No one needs “assault weapons” and large capacity “assault magazines!” This is becoming a familiar trope these days, usually uttered with righteous indignation and as self-evident proof of a higher, moral truth that forestalls any and all debate. Ironic that those that utter it usually simultaneously call for an honest and serious debate. It is often accompanied by statements like:
(1) “No one needs an assault weapon and a large capacity magazine to hunt!”
(2) “No one needs an assault weapon and an large capacity magazine for self protection!”
(3) “The Constitution doesn’t give anyone a right to assault weapons and assault magazines!”
Kevin Williamson at RNO, in a relatively brief article worth reading, notes:
There is no legitimate exception to the Second Amendment for military-style weapons, because military-style weapons are precisely what the Second Amendment guarantees our right to keep and bear. The purpose of the Second Amendment is to secure our ability to oppose enemies foreign and domestic, a guarantee against disorder and tyranny.

* * * *

Carry on the passage about the debate over assault weapons and large-capacity magazines from the point where it ends.

* * * *

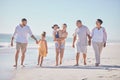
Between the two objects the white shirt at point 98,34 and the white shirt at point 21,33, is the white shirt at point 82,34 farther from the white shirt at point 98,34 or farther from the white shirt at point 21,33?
the white shirt at point 21,33

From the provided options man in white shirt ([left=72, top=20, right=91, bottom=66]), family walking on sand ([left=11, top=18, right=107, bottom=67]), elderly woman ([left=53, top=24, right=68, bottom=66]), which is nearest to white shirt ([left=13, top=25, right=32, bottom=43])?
family walking on sand ([left=11, top=18, right=107, bottom=67])

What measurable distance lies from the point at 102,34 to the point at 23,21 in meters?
2.76

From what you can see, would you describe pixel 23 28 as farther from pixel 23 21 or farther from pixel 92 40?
pixel 92 40

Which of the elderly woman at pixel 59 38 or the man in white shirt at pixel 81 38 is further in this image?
the elderly woman at pixel 59 38

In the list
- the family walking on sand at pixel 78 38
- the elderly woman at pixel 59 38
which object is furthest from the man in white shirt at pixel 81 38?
the elderly woman at pixel 59 38

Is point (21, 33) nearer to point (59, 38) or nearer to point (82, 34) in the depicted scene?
point (59, 38)

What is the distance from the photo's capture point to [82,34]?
38.6ft

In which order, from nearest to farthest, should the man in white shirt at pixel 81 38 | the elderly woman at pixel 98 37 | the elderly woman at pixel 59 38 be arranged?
the elderly woman at pixel 98 37
the man in white shirt at pixel 81 38
the elderly woman at pixel 59 38

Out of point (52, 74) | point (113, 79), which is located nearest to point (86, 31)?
point (52, 74)

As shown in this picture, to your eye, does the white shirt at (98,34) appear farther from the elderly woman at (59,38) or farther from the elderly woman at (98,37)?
the elderly woman at (59,38)

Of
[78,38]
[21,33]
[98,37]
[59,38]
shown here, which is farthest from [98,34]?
[21,33]

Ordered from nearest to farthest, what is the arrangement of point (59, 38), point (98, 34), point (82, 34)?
point (98, 34)
point (82, 34)
point (59, 38)

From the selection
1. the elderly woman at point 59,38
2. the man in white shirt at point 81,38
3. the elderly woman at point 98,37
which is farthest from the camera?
the elderly woman at point 59,38

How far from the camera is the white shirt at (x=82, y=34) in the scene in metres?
11.8
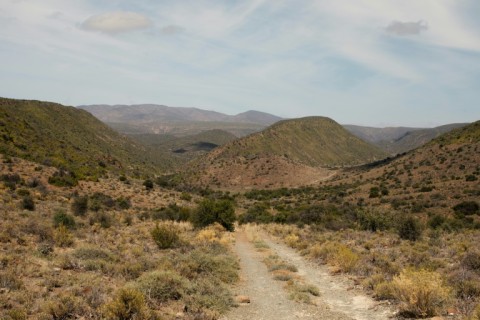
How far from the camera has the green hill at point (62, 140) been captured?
197 ft

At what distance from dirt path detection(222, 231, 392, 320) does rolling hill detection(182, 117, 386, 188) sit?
292ft

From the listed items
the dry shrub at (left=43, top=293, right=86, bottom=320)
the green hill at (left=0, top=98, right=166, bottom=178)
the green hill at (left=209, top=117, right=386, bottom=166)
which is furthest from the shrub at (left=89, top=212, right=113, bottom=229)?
A: the green hill at (left=209, top=117, right=386, bottom=166)

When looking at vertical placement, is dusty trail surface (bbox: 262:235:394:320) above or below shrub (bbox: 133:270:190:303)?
below

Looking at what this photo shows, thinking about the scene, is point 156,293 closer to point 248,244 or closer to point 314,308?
point 314,308

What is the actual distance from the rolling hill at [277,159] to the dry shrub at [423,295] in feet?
313

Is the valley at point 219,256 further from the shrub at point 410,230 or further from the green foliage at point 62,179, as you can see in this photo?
the green foliage at point 62,179

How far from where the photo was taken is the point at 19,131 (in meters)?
71.3

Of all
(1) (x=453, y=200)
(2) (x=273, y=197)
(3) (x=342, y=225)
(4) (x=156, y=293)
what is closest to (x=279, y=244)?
(3) (x=342, y=225)

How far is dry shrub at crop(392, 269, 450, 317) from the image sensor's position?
30.0 ft

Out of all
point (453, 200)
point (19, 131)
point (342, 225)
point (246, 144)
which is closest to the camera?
point (342, 225)

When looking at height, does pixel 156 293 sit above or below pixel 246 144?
below

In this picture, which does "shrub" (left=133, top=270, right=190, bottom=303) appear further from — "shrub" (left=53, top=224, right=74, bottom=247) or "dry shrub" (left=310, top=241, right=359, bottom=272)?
"shrub" (left=53, top=224, right=74, bottom=247)

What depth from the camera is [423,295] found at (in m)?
9.23

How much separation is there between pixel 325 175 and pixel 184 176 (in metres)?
44.3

* * * *

Task output
Quite so. However, Mr. Williamson does not take the next logical step, which is to address those who argue:
if the founders only could have foreseen (insert whatever you hate here) ‘assault weapons’ and ‘assault magazines,’ etc., they surely never would have written the Second Amendment!
While this introduction is not the primary theme of this article, please, gentle readers, allow me this slight trot down a dark sub-themed alley. I’ll be back on topic soon enough.
The founders were among the most learned, well read, sophisticated and intelligent of their age, or of any age for that matter. But above all, they possessed knowledge far too many of our contemporary political titans lack: a clear understanding of human nature, cause and effect, and the law of unintended consequences. They knew times would change and the Constitution might have to change as well, and so they wrote an amendment process. However, wise as they were, they made that process difficult so the Constitution would not be amended for “light and transient causes” (as the Declaration of Independence noted). But above all, they knew the frailty and failings of human beings and understood that a people unable to affect their own destiny, unable to overthrown a tyrannical government to establish a just government justly deriving its powers solely from the consent of the governed were not free men, but slaves. History has eloquently and bloodily bourn them out.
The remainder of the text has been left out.